Los últimos años, el maquillaje natural ha dominado las tendencias, la piel con un acabado luminoso, sombras en tonos neutros y labios con un delineado natural. Sin embargo, parece que este 2026 nos estamos atreviendo a jugar con los colores y hacer del maquillaje algo lúdico.
Esta primavera, el color regresa, pero lo hace desde una narrativa mucho más suave, casi onírica, dando entrada al soft purple spring, una tendencia que apuesta por tonos lilas y morados en los ojos, una propuesta con acabados luminosos, brillantes y ligeramente glittery, evocando una estética que podría evoca jardines encantados y magia.
Lejos de ser un look dramático o pesado, este maquillaje encuentra su fuerza en la sutileza. Se trata de jugar con el color sin perder ligereza, logrando un equilibrio entre lo llamativo y lo etéreo, un punto clave en la transición hacia estilos más atrevidos y dramáticos. Sombras difuminadas en gamas lavanda, destellos iridiscentes y puntos de luz estratégicamente colocados crean un efecto casi translúcido, para crear reflejos de luz de manera natural.
De lo natural a lo expresivo
El auge del soft purple spring no es casualidad. Forma parte de un cambio más profundo dentro del mundo de la belleza, donde estamos dejando atrás la obsesión por lo “no-makeup makeup” para dar paso a propuestas más expresivas. Un cambio que veíamos venir con las tendencias como el soft goth o el regreso del smoky eye, mismas que reflejan una necesidad de experimentar, de jugar y de recuperar el maquillaje como una herramienta creativa.
En este contexto, el morado se posiciona como el punto medio perfecto. Es un color que, aunque es llamativo, mantiene cierta suavidad que lo hace fácil de llevar en el día a día, especialmente en primavera, cuando el entorno mismo comienza a llenarse de color.
Aprobado por la moda (y las celebs)
Como suele suceder, las celebridades han sido clave en impulsar esta tendencia. Sabrina Carpenter ha apostado por versiones luminosas y románticas, mientras que H.E.R. ha explorado interpretaciones más profundas pero igualmente brillantes. Por su parte, Laufey también se suma a esta inclinación hacia tonos fríos y delicados. Todas estas versiones confirman que el soft purple spring no responde a una sola estética, sino que se adapta a distintas personalidades, manteniendo siempre ese aire femenino, ligero y ligeramente fantasioso.

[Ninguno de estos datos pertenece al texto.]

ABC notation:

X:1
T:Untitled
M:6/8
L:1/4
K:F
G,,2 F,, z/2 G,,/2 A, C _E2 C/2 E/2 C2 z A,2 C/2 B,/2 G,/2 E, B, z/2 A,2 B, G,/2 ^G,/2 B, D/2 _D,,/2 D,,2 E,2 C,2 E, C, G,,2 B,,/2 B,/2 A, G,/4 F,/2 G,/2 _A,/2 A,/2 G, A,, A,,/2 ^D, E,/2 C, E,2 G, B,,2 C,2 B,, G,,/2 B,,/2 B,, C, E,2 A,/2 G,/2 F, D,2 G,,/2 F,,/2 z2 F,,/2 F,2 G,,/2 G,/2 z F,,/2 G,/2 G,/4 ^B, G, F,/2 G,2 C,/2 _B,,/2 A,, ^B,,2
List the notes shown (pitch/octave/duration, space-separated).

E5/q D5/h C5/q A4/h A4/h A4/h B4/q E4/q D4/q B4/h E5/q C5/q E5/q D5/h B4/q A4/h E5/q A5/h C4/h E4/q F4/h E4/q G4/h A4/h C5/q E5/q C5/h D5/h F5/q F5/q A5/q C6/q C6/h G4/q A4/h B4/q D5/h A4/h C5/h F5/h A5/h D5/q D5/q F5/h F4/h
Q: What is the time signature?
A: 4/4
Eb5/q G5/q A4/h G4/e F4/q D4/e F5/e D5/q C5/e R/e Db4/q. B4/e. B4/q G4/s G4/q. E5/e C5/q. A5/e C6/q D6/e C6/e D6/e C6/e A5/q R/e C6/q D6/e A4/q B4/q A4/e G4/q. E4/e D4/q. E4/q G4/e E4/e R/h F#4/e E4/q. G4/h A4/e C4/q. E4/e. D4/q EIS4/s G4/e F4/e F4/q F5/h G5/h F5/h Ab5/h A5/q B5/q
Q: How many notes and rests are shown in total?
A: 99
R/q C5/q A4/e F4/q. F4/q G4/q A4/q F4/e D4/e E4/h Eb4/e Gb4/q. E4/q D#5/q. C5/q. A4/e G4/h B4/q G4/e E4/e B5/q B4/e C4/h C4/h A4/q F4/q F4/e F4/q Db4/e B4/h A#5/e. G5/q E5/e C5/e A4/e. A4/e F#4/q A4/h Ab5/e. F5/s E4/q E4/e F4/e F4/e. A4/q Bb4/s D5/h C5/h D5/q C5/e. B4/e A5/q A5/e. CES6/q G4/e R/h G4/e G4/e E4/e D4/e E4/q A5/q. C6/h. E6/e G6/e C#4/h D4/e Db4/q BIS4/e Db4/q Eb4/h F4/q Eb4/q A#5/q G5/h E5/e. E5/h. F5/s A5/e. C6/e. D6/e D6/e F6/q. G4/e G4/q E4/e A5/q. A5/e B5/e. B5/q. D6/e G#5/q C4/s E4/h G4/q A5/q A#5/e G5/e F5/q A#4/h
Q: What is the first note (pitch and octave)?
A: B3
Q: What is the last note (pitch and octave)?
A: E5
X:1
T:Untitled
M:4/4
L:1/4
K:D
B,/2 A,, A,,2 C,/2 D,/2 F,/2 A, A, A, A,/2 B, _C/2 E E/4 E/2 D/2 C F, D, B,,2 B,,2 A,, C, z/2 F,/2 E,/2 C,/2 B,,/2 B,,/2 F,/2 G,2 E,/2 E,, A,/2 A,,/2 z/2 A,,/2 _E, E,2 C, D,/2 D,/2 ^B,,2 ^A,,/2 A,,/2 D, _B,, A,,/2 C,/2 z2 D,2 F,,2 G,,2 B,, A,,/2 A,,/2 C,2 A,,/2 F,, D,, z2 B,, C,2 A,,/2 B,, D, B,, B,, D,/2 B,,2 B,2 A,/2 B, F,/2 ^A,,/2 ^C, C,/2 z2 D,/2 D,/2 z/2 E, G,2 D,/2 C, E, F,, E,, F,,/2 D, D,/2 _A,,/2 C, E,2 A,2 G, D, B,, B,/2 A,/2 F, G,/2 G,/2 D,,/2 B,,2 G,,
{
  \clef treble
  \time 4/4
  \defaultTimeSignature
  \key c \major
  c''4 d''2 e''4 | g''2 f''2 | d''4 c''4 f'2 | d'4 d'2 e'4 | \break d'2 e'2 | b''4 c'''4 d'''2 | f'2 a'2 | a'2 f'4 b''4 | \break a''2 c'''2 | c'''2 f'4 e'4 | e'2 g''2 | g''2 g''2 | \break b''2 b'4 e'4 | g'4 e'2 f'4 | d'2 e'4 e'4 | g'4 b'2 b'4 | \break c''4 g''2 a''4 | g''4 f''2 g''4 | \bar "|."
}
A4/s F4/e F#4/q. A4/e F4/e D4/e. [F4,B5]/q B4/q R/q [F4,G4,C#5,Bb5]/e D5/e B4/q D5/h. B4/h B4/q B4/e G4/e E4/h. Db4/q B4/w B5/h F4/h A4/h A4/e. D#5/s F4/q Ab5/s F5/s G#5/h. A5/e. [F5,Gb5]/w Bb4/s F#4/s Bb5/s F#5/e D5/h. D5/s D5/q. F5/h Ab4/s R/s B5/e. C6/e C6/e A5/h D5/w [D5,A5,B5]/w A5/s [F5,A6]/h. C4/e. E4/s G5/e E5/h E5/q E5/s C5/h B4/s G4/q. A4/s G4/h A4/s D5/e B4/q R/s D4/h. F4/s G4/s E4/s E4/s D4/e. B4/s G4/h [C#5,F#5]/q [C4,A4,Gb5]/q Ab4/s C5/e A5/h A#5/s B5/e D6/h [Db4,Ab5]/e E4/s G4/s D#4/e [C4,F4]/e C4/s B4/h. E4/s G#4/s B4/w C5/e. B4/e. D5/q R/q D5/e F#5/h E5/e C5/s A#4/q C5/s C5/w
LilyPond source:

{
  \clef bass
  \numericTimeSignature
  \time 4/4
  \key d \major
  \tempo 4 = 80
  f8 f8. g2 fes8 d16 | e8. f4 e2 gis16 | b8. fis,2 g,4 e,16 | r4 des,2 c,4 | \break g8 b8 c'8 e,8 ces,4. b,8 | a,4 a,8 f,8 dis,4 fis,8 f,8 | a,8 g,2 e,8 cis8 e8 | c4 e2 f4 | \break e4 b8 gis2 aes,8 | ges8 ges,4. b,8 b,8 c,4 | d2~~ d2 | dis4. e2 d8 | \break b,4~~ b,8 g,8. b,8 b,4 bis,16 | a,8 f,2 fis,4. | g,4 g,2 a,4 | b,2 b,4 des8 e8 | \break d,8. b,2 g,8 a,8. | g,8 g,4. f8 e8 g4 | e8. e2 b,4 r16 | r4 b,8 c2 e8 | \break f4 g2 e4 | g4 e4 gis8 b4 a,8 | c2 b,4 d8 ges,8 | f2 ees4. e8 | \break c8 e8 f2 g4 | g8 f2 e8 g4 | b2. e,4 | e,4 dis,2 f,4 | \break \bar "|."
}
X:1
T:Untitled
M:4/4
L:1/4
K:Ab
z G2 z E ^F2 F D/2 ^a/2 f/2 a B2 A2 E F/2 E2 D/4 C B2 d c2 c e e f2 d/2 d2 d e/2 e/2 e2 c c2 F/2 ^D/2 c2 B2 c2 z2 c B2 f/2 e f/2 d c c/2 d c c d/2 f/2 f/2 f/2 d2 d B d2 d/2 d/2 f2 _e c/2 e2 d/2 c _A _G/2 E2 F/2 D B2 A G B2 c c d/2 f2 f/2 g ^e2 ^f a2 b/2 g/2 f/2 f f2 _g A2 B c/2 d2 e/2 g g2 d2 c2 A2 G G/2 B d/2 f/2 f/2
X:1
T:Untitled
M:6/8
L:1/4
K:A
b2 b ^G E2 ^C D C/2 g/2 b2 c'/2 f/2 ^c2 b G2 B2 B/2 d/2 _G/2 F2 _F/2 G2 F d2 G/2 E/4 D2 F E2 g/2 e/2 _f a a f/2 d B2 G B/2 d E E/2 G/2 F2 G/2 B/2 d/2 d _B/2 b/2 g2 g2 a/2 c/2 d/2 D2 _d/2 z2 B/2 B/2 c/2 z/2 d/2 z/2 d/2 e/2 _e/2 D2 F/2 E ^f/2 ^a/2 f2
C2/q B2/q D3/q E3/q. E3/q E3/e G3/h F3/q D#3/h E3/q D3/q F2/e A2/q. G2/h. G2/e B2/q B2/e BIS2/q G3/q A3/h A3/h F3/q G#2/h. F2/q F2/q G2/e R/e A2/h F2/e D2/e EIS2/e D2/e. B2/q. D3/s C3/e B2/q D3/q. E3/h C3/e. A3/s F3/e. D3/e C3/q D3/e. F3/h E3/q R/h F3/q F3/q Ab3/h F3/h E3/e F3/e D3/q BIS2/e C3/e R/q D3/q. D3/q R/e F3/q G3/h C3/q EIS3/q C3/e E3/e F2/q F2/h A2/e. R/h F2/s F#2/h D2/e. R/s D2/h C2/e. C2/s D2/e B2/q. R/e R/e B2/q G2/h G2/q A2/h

Las pasarelas también han sido un reflejo de esta evolución. Durante las últimas ediciones de Fashion Week, el maquillaje dejó de ser un simple complemento para convertirse en protagonista. Los tonos lilas, los acabados brillantes y las texturas luminosas aparecieron como una constante, reforzando la idea de que esta primavera el maquillaje se trata de experimentar sin perder sofisticación.
Cómo sumarse al soft purple spring
La clave está en la construcción del look. No se trata de saturar el ojo de color, sino de trabajar en capas ligeras. ¿Cómo incorporarlo? Estas son algunas ideas:
- Sombras en tonos lila o lavanda difuminadas suavemente.
- Toques de brillo o glitter fino para captar la luz.
- Iluminador en puntos estratégicos para potenciar el efecto etéreo.
El resto del rostro se mantiene fresco: piel luminosa, labios naturales y cejas suaves, permitiendo que los ojos sean el centro de atención sin romper la armonía.